:: TASK DESCRIPTION ::
For this exercise, output the entries below exactly from the line that holds "复试的形式包括笔试、面试和实践技能的考核等，其中面试要保证每个考生的考核时间为 20—30 分钟。" to the line that holds "6.工商管理硕士、公共管理硕士、会计硕士须进行思想政治理论考试，课程考试时间为 1.5 小时，满分为", both ends included. No pictures belong in the copy.

:: DATA RECORDS ::
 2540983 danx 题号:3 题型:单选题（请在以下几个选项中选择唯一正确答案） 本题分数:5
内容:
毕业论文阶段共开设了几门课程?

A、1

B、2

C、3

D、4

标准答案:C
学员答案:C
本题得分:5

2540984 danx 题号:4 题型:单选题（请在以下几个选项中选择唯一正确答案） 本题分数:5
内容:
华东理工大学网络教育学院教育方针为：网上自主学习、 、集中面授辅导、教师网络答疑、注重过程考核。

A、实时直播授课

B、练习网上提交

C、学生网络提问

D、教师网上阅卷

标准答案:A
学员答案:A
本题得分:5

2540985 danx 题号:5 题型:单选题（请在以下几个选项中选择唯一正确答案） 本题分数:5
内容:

==

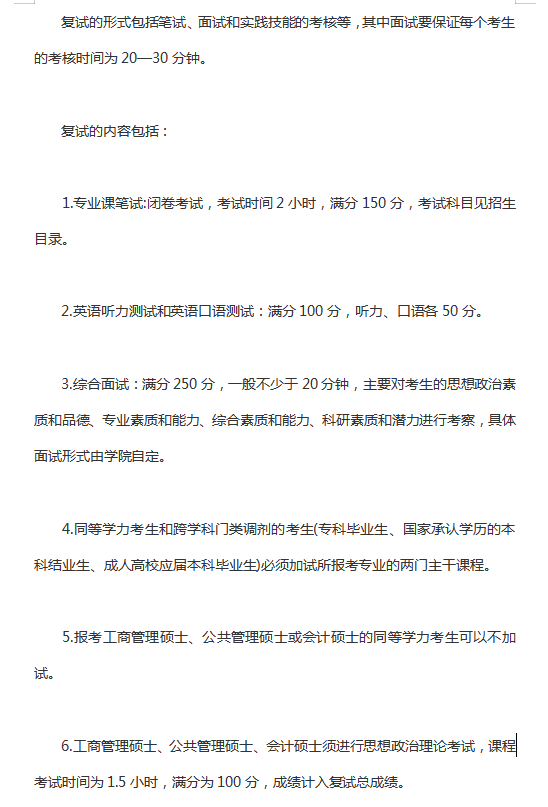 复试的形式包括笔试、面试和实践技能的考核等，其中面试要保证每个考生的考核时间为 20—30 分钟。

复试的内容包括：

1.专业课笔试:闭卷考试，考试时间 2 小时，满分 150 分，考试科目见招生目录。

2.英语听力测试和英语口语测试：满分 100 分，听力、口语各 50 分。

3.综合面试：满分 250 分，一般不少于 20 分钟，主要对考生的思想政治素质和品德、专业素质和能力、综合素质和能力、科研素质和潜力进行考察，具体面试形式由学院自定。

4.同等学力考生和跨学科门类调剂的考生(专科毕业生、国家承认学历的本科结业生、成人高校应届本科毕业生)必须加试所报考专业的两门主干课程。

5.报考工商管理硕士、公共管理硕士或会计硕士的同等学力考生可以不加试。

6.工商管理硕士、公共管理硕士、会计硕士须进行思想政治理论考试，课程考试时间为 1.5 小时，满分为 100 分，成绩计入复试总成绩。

==

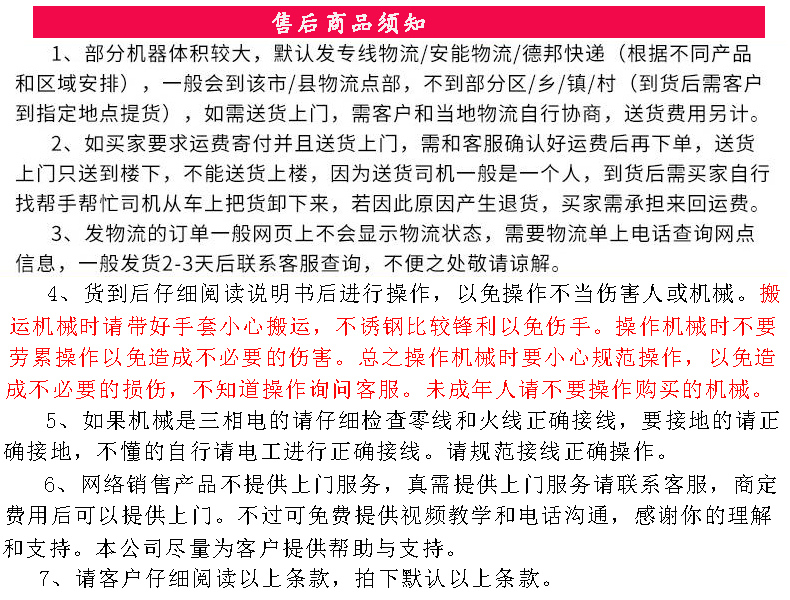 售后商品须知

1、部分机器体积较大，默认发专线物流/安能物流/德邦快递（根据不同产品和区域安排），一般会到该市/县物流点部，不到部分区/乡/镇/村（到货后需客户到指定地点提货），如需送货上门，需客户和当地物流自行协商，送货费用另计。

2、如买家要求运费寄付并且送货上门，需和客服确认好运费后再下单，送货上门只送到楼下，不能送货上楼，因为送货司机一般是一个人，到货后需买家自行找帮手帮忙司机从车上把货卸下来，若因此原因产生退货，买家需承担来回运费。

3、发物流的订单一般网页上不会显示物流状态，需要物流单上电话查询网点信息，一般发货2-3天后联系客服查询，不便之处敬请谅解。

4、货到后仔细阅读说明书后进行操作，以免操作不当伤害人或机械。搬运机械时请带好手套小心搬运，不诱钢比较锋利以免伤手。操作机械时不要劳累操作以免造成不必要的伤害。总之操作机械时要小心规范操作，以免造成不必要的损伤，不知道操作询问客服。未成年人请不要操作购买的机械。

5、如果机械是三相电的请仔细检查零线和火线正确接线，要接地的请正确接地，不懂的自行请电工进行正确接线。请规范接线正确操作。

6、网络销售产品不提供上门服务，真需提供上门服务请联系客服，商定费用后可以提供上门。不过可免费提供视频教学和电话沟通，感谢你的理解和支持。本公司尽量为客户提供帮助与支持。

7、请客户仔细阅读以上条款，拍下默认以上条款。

:: EXERCISE SOLUTION ::
 复试的形式包括笔试、面试和实践技能的考核等，其中面试要保证每个考生的考核时间为 20—30 分钟。

复试的内容包括：

1.专业课笔试:闭卷考试，考试时间 2 小时，满分 150 分，考试科目见招生目录。

2.英语听力测试和英语口语测试：满分 100 分，听力、口语各 50 分。

3.综合面试：满分 250 分，一般不少于 20 分钟，主要对考生的思想政治素质和品德、专业素质和能力、综合素质和能力、科研素质和潜力进行考察，具体面试形式由学院自定。

4.同等学力考生和跨学科门类调剂的考生(专科毕业生、国家承认学历的本科结业生、成人高校应届本科毕业生)必须加试所报考专业的两门主干课程。

5.报考工商管理硕士、公共管理硕士或会计硕士的同等学力考生可以不加试。

6.工商管理硕士、公共管理硕士、会计硕士须进行思想政治理论考试，课程考试时间为 1.5 小时，满分为 100 分，成绩计入复试总成绩。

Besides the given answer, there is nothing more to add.